» Goals
[a] Condense the paragraph of the Britt Airways text that begins "In 1971 Britt Airways purchased" into a short list that keeps its main facts.
[b] Quote the Britt Airways text from "Britt Airways was" to "for Continental Airlines.".

» Extract
▼

Britt Airways was a United States airline established as Vercoa Air Service in 1964 and renamed to Britt Airlines when it was purchased by William and Marilyn Britt in 1975 later on Britt Airways. It was based in Terre Haute, Indiana until 1996 . It began as a  commuter airline. It primarily operated turboprop aircraft but also flew British Aircraft Corporation BAC One-Eleven twinjets as an independent air carrier at one point as well.  The airline evolved into a regional air carrier operating code share flights primarily for Continental Airlines.

History

In 1971 Britt Airways purchased a small fleet of Beechcraft 99 light turboprop airliners and by late 1975 these were operated under contract as Allegheny Commuter flights on behalf of Allegheny Airlines.  According to the October 29, 1978 Britt Airways system timetable, commuter flights for Allegheny were operated by Britt from the airline's small hub located at Chicago O'Hare Airport (ORD) with service to Bloomington, IN, Danville, IL, Indianapolis, IN, Muncie, IN and Terre Haute, IN.  In 1979, Britt was continuing to serve these aforementioned destinations as an Allegheny Commuter air carrier from Chicago and was also flying independently operated service to Bloomington, IL/Normal, IL, Champaign, IL/Urbana, IL, Evansville, IN, Galesburg, IL, Indianapolis, IN, Moline, IL, Peoria, IL, St. Louis, MO, Springfield, IL and Sterling, IL/Rock Falls, IL with flights primarily operated from Chicago O'Hare as well as an Indianapolis-Evansville-St. Louis route and an Indianapolis-Champaign/Urbana route.  All Allegheny Commuter as well as independently operated services were being flown with Beechcraft 99 and Swearingen Metroliner (Metro II model) turboprops at this time.  By 1980, the airline had expanded its hub operation at Chicago O'Hare with new service to Decatur, IL, Mattoon, IL/Charleston, IL, and South Bend, IN, and had also expanded its fleet with the addition of larger Fairchild Hiller FH-227 turboprops.

▲

(Records of spatial reasoning questions)
▼

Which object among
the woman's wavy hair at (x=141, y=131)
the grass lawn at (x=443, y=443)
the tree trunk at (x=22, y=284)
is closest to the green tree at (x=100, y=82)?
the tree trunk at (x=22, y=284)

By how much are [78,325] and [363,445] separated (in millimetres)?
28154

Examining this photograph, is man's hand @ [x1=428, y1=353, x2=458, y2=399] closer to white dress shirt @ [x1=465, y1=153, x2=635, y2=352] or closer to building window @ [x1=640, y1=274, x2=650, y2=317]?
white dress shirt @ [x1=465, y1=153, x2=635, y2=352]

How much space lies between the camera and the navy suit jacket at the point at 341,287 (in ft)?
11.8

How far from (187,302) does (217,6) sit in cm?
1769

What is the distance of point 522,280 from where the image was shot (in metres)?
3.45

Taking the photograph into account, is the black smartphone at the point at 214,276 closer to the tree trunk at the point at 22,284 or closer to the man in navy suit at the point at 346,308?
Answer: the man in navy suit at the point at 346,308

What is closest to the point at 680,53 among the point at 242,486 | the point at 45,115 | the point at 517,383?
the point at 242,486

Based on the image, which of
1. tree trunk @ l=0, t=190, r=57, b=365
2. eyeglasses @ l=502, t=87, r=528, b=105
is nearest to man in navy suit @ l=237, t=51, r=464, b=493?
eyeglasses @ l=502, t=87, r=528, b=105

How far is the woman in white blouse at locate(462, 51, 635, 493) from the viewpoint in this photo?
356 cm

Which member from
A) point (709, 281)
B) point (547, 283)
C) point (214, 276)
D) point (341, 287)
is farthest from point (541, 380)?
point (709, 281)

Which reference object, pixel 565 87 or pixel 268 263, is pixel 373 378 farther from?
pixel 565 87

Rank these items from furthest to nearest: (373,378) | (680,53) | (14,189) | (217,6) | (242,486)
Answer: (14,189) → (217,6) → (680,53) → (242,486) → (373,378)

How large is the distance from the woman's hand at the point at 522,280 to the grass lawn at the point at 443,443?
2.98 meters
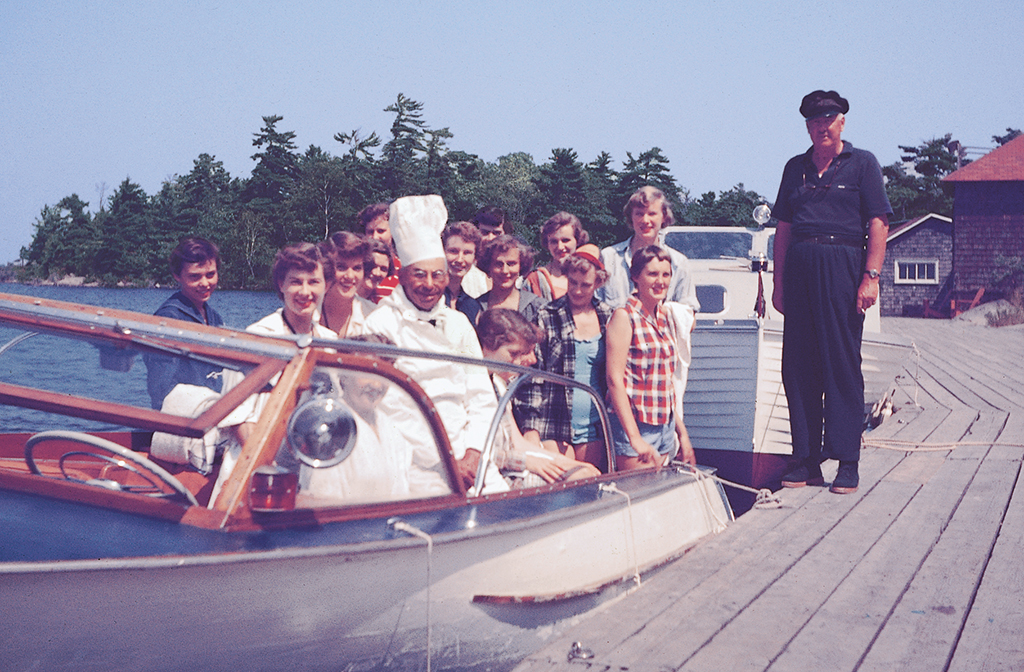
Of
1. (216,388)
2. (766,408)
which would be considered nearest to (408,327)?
(216,388)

▲

» Results of the tasks
[a]
- 1971: Britt Airways bought a small fleet of Beechcraft 99 light turboprop airliners. By late 1975 it flew them under contract as Allegheny Commuter flights for Allegheny Airlines.
- October 29, 1978 timetable: Allegheny Commuter flights ran from Britt's small hub at Chicago O'Hare (ORD) to Bloomington, IN; Danville, IL; Indianapolis, IN; Muncie, IN; and Terre Haute, IN.
- 1979: Britt kept serving those destinations for Allegheny. It also flew its own independent service to Bloomington/Normal, Champaign/Urbana, Evansville, Galesburg, Indianapolis, Moline, Peoria, St. Louis, Springfield, and Sterling/Rock Falls, mostly from O'Hare. It also ran Indianapolis–Evansville–St. Louis and Indianapolis–Champaign/Urbana routes.
- Fleet at that time: Beechcraft 99 and Swearingen Metroliner (Metro II) turboprops.
- By 1980: the O'Hare hub added service to Decatur, IL; Mattoon/Charleston, IL; and South Bend, IN. The fleet added larger Fairchild Hiller FH-227 turboprops.

[b]
Britt Airways was a United States airline established as Vercoa Air Service in 1964 and renamed to Britt Airlines when it was purchased by William and Marilyn Britt in 1975 later on Britt Airways. It was based in Terre Haute, Indiana until 1996 . It began as a  commuter airline. It primarily operated turboprop aircraft but also flew British Aircraft Corporation BAC One-Eleven twinjets as an independent air carrier at one point as well.  The airline evolved into a regional air carrier operating code share flights primarily for Continental Airlines.